--- begin DOCUMENT EXCERPT ---

January thaw

“I’ve thaw thousands and thousands of Januaries, and I’ve never thaw a January without a thaw yet.”

So joked my father almost every year that I could remember during my rural-route growing-up years.

As a matter of fact, while growing up on the farm, I looked forward to the January thaw. The reason being that the swamp area that drained our and the neighbour’s farm would flood with water and immediately freeze over, making it possible to skate the full length of our 50-acre farm, which was the front half of a string hundred that went from side road to side road. 

The frozen ice stayed for quite some time, and the built-up snow in the fields froze solid, making it possible to sleigh ride across the open fields on windy days. It was a simple matter of standing up on the hand-pulled sleigh and holding open your jacket at arms-length, using them as sails.

The farm just north and west of our farm was blessed with two adjoining fields that were flat as a pancake. Draining these two was a small meltwater creek that rambled this way and that, drying up in the summer, overflowing in the winter, and remained frozen solid until spring. These fields were known to the locals, and rightly so, as “the flats.”

When the January thaw came along each winter, these flats flooded and froze. What a blessing! You didn’t even need a sleigh or skates. Rubber boots of any size or shape were sufficient. You simply held open your jacket, and with a few quick steps forward in the direction of a gust of wind, you literally sailed across the ice lickety-split.

--- end DOCUMENT EXCERPT ---

Answer these from the January thaw text:
1. How many acres was the family farm?
2. What did the locals call the two adjoining flat fields?
3. What footwear was enough for crossing the frozen flats?

--- begin EXTRACTED DATA ---

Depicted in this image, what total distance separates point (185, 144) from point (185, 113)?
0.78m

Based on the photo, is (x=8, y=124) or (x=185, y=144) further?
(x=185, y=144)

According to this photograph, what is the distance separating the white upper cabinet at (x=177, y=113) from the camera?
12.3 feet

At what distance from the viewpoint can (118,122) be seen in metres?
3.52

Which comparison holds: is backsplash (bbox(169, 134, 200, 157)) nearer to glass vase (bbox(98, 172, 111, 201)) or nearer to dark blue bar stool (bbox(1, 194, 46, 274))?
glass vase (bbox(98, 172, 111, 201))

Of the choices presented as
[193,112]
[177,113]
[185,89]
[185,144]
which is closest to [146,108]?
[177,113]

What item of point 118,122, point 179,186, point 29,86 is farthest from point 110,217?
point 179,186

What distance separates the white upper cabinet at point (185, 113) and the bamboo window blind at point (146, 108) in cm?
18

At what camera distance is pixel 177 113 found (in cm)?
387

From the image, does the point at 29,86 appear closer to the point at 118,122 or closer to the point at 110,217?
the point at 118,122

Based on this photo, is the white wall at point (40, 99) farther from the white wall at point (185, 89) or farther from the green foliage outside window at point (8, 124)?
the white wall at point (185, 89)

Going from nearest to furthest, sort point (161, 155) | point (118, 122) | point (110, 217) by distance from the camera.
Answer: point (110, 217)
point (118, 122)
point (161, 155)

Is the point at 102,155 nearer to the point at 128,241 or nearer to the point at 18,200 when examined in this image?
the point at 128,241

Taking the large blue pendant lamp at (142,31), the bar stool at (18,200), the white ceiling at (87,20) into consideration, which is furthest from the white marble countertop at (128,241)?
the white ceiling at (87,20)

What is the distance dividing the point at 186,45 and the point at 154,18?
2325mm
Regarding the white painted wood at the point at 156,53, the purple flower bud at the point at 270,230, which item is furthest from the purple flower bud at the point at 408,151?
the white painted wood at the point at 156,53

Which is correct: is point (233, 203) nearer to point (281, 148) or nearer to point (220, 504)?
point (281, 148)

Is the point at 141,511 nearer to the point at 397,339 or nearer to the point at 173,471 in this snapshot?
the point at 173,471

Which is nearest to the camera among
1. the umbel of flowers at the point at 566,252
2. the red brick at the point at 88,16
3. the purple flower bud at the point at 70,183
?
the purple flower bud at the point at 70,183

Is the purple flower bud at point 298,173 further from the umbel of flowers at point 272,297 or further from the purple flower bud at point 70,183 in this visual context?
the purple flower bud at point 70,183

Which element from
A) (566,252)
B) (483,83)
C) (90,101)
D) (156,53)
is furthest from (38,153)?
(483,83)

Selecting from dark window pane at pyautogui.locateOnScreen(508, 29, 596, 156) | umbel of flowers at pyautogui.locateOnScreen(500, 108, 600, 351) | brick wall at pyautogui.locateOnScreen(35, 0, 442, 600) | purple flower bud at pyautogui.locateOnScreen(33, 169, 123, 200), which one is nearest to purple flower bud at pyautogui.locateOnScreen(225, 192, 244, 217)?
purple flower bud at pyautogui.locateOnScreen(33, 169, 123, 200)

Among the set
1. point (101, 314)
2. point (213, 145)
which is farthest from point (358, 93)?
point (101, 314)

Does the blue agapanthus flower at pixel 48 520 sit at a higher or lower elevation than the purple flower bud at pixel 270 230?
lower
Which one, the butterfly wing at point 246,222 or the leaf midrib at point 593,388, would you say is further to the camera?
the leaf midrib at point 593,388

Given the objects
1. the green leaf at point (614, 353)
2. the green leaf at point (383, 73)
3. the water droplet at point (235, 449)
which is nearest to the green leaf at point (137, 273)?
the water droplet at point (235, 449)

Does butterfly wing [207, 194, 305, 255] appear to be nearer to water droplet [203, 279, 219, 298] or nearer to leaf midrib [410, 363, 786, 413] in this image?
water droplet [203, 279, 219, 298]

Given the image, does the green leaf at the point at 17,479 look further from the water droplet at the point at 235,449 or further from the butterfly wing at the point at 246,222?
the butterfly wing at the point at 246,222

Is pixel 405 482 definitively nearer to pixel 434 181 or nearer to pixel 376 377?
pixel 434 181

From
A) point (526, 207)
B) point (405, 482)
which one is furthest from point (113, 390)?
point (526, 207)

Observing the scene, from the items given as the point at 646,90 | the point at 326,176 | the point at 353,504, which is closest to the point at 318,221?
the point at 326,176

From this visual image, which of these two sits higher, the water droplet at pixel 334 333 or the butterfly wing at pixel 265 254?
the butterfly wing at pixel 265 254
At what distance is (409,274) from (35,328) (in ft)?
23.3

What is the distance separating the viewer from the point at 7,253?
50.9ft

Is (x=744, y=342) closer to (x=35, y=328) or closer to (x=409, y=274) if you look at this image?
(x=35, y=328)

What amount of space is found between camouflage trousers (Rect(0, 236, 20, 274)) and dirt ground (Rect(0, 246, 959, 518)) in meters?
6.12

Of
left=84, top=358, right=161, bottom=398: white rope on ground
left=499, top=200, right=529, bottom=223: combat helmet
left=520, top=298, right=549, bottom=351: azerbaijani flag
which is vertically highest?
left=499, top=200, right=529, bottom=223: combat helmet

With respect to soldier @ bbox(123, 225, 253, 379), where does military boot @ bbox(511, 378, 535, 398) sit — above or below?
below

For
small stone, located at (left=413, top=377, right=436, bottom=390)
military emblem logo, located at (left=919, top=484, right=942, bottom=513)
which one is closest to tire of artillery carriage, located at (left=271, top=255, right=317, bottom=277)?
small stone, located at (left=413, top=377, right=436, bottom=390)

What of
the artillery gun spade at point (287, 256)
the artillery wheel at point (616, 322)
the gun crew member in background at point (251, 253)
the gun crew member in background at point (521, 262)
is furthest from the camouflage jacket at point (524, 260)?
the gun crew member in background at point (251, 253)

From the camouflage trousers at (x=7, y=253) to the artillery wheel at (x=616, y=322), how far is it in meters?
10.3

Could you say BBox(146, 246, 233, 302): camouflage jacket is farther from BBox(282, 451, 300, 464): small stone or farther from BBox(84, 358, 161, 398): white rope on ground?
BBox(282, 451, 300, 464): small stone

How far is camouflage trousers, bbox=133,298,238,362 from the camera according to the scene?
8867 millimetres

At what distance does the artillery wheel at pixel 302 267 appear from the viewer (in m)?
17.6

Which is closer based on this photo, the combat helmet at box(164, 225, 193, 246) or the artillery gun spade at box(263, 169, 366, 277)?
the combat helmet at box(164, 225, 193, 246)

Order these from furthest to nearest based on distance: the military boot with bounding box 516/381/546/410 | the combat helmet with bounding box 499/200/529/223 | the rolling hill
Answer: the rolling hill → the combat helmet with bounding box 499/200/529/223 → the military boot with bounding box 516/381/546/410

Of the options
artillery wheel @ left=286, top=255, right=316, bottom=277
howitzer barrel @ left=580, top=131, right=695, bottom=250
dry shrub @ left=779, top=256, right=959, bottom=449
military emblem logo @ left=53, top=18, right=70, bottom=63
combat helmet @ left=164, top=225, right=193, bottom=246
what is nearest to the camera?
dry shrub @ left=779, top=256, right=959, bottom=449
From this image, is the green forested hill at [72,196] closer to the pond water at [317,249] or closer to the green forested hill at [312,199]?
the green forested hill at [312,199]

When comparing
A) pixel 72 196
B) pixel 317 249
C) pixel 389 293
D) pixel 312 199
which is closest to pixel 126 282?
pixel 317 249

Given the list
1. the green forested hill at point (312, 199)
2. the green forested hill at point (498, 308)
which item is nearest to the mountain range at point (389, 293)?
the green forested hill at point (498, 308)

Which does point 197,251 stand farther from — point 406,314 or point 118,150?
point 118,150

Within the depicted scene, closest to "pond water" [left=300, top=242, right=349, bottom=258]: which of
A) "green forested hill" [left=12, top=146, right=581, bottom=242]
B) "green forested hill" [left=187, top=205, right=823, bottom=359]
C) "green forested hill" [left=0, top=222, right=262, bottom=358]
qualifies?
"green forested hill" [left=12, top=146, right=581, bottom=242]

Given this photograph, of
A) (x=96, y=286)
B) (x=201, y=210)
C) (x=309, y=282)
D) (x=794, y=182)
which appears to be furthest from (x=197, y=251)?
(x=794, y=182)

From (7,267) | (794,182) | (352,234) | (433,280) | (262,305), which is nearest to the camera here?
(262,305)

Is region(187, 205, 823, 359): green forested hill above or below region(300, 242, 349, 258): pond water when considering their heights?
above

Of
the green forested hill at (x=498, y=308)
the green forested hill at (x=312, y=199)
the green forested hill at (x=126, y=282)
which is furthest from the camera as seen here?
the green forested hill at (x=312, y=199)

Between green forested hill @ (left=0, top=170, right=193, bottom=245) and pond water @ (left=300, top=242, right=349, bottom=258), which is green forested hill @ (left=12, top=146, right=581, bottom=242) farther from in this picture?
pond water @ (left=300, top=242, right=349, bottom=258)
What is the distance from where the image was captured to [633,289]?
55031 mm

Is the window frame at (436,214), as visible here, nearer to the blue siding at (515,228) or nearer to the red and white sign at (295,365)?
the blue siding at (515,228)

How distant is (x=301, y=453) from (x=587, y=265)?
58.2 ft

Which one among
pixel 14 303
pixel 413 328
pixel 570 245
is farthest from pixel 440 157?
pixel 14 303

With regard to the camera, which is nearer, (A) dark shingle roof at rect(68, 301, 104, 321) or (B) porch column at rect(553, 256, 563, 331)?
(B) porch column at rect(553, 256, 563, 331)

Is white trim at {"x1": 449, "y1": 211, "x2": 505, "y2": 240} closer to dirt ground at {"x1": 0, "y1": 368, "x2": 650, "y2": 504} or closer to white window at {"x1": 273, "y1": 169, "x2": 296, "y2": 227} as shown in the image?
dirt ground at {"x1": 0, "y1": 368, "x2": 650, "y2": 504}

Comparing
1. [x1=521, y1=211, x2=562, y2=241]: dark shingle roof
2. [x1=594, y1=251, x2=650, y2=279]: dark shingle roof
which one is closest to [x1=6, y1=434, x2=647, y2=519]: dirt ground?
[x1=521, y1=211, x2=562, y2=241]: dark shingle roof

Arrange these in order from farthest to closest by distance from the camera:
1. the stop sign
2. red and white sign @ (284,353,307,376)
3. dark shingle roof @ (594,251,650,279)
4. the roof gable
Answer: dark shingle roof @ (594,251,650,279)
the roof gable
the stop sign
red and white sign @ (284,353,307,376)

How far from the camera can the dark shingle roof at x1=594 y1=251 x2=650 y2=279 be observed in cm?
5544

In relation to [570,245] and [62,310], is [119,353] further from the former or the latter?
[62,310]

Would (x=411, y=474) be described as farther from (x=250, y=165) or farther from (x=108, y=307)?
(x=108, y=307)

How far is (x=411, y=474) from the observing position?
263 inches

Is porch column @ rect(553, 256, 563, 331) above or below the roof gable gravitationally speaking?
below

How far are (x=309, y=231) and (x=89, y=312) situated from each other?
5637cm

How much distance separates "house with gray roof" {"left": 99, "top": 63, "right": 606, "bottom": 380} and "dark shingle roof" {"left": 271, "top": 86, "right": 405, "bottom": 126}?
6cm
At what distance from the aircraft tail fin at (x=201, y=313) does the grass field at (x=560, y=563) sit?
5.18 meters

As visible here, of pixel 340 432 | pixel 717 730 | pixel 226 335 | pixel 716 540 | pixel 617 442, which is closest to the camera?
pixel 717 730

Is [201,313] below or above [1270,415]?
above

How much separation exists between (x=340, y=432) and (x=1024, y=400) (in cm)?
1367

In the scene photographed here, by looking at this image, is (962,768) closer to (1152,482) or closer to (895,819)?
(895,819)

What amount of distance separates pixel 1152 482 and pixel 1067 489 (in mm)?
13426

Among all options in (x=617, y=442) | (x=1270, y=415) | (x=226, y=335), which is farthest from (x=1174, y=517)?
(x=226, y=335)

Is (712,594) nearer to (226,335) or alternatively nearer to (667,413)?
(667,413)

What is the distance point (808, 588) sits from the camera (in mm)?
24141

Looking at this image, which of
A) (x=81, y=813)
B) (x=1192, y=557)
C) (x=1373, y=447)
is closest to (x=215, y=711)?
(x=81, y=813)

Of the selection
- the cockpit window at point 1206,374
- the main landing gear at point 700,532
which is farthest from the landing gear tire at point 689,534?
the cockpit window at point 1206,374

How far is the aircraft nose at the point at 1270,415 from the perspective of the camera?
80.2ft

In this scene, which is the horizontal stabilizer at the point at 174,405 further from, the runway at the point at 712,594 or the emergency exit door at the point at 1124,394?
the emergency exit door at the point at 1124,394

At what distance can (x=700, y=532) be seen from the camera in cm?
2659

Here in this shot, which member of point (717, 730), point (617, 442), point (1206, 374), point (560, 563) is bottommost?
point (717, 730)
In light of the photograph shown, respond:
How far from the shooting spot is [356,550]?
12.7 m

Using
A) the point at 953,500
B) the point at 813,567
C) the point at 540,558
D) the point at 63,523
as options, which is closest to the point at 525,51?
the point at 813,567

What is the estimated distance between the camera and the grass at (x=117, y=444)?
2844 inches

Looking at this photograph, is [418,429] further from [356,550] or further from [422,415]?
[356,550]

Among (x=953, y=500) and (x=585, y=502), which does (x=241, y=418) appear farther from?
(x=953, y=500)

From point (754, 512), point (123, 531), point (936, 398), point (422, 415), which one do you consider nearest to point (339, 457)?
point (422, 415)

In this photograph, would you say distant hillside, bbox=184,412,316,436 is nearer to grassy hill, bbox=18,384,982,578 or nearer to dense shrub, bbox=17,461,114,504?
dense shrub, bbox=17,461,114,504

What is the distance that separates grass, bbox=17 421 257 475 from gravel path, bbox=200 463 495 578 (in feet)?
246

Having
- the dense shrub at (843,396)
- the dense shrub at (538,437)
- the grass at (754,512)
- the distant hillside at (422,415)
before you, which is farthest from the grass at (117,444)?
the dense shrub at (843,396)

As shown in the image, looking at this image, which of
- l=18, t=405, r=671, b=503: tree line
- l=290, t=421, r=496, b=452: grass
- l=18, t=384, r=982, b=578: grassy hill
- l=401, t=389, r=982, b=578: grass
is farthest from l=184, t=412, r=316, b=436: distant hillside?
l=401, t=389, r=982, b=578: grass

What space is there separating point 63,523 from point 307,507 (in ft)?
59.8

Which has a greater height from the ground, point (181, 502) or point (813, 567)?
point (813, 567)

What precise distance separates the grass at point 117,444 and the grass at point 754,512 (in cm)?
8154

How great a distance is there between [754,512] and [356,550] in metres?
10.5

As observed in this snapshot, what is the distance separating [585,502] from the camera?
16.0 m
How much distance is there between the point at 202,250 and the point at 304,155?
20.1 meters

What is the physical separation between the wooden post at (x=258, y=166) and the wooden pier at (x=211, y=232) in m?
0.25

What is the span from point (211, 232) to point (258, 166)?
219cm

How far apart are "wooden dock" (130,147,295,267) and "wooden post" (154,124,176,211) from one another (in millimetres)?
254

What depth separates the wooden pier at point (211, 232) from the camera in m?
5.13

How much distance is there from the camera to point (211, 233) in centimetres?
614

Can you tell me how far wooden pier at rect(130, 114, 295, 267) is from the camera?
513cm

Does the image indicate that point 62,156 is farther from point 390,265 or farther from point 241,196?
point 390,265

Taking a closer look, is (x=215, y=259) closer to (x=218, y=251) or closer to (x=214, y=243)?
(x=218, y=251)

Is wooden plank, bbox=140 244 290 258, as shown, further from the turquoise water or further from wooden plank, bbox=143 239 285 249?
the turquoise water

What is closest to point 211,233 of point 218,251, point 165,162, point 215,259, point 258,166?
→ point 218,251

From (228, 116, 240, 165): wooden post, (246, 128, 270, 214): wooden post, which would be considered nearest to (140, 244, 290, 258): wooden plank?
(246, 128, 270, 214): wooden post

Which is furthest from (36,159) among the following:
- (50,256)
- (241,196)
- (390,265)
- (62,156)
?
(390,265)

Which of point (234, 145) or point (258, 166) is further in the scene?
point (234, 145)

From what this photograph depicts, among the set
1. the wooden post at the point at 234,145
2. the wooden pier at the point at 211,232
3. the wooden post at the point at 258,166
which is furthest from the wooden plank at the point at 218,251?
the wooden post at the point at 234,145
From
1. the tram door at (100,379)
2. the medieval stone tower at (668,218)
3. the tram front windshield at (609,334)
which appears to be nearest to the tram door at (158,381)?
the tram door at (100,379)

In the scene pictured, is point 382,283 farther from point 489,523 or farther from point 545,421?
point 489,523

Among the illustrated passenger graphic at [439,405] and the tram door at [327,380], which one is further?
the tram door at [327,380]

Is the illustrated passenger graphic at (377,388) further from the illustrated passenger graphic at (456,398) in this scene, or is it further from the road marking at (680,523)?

--- end EXTRACTED DATA ---

● COMPLETE OUTPUT
1. 50 acres
2. "The flats"
3. Rubber boots of any size or shape